Za trawersem zawijam w prawo, trafiając w miejsce, gdzie można bezpiecznie stanąć i rozejrzeć się za dalszą drogą. Jako, że jej dalsza część znów skręca w prawo i zaraz straciłbym Marka z oczu, ponownie zastanawiamy się nad skończeniem wyciągu w tym miejscu.
Do rozmowy włącza się jednak stojący na szczycie przewodnik, który mówi, że 3 metry nade mną znajduje się stanowisko. Postanawiam więc skorzystać z rady i podejść jeszcze kawałek. Tam kończę wyciąg, asekuruję podchodzącego kilkanaście metrów Marka i wkrótce jesteśmy już obaj na platformie.
Ostatni, w sumie tylko kilkumetrowy wyciąg prowadzi Marek. W końcu dawało się to jakoś rozwiązać tym niemniej nie było to dla nich przyjemne. Jeżeli masz świadomość problemu to sama znasz siebie najlepiej. Czy to przezwyciężysz? Nie sądzę. Na pewno przewodnik zanim się podejmie prowadzenia musi o tym problemie wiedzieć.
W razie czego nie przejmuj jest mnóstwo pięknych gór gdzie Twój problem nie będzie problemem. Sylwia ja mam lęk wysokości i weszłam na Mnicha z przewodnikiem. Wrażenia niezapomniane, uważam że było warto ale czułam dyskomfort i bałam się. Przewodnik był genialny i zrobił wszystko żebym czuła się bezpiecznie ale najgorsze dla mnie było stanięcie na szczycie w pozycji wyprostowanej dlatego cały czas przytrzymywał mnie.

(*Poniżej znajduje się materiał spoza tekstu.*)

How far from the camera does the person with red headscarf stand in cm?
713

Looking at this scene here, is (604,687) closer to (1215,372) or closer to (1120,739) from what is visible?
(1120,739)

Nie żałuję że weszłam ale wspinanie nie jest dla mnie? Chciałbyś dołączyć i korzystać ze zniżek? Kliknij tutaj i sprawdź korzyści oraz dołącz do Klubu Przy zapisie na wycieczkę należy w polu "Uwagi" podać numer Karty Członkowskiej. Po dokonaniu zapisu w ciągu czterech dni należy dokonać wpłaty.
Po tym czasie nieopłacone rezerwacje są usuwane. Cena zawiera: - Opiekę wykwalifikowanego przewodnika - Cały niezbędny sprzęt wspinaczkowy na czas wycieczki.